At the time of Wright’s trial in 1993, the use of DNA evidence in criminal trials was in its early stages and not as widely accepted as it is today.
Wright was sentenced to life without the possibility of parole after he signed a nine-page confession to the rape and murder following physical intimidation, including his being handcuffed to a chair, according to Silver.
“The confession was a 100 percent fraud that was put upon him after hours and hours of interrogation,” Silver said. “He always said he did sign it, but always said, ‘They weren’t my words, it wasn’t my confession.” And the cross-examination of the people who said they took that confession showed full well that it simply could not have been genuine, and I think the jury appreciated that immediately.”
In 2014, a judge vacated Wright’s conviction after the results of the DNA testing came back. But Philadelphia’s district attorney’s office decided to retry the case instead of releasing him, arguing that even if Wright were not the principal perpetrator, he was an accomplice.

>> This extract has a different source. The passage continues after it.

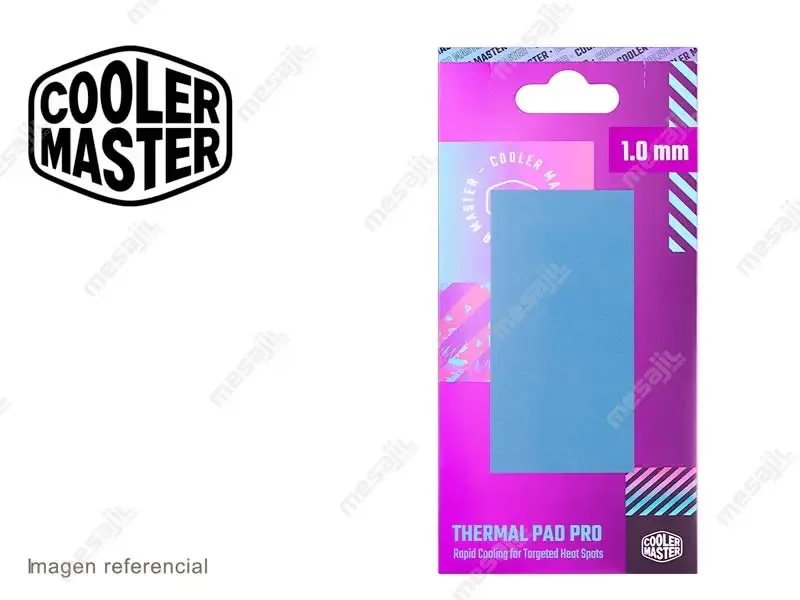 Almohadilla Termica Cooler Master Thermal Pad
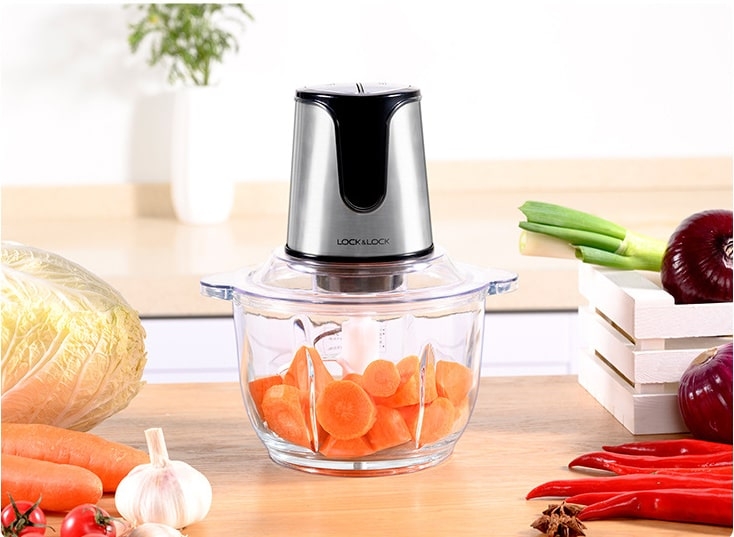 Máy xay thịt Lock&Lock có tốt không 2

Yet the jury sided with the case made by Wright’s attorneys that prosecutors pinned the vicious act on the wrong guy.
“They need to admit that they made a mistake and they shouldn’t have retried this case,” Silver said of the the city’s district attorney’s office. District Attorney “Seth Williams should be asked questions about this case over and over and over again, and he should have to answer how it is, not just that the commonwealth wasted people’s money on this case, but how they kept an innocent man in prison, when they knew there was reasonable doubt at a bare minimum.”

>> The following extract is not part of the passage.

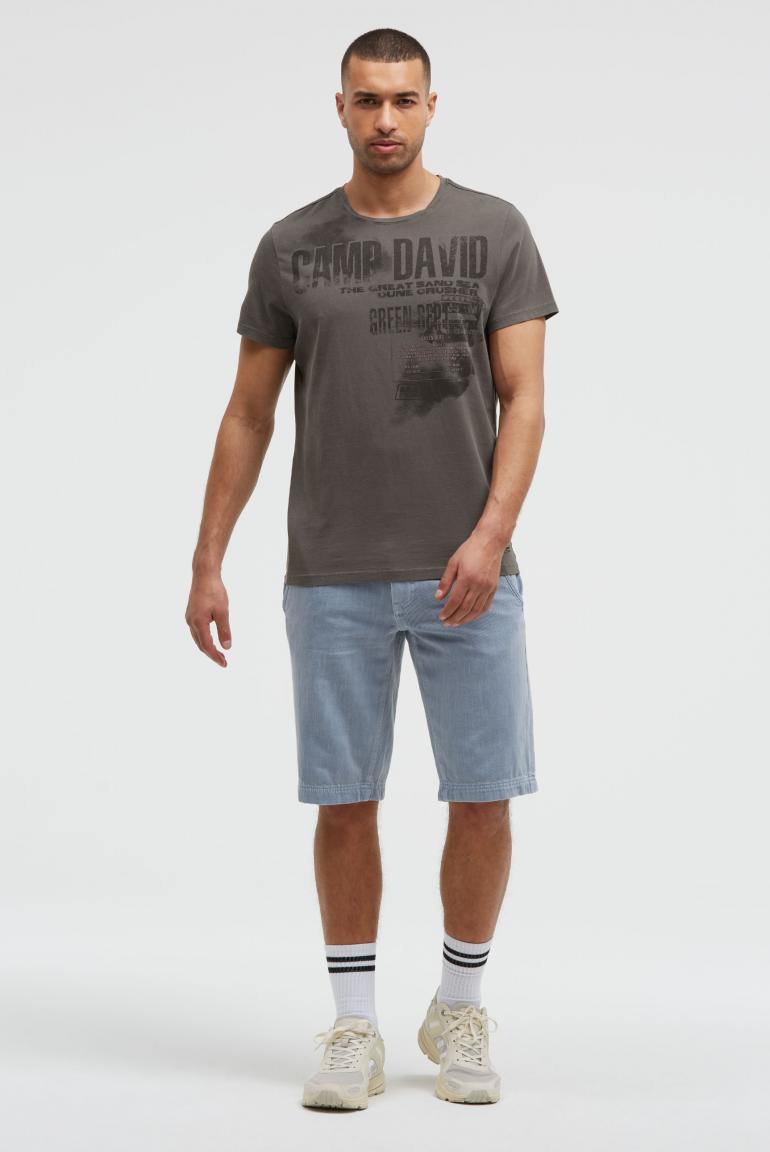 футболка dark wood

Marissa Bluestine, legal director for the Pennsylvania Innocence Project, said her group is now examining five additional cases involving the detectives involved in the prosecution of Wright.
“From our perspective, justice is justice,” Bluestine said. “No matter how long it takes to get there.”
Philadelphia district attorney spokesman Cameron Kline said in a statement that the office led by Seth Williams respects the jury’s hard work. Despite the verdict, he said prosecutors do not regret re-trying the case.
“The District Attorney’s Office stands by its decision to retry Anthony Wright, based on the totality of the evidence,” Kline said. “The verdict only shows that the jury did not find that his guilt was proven beyond a reasonable doubt.”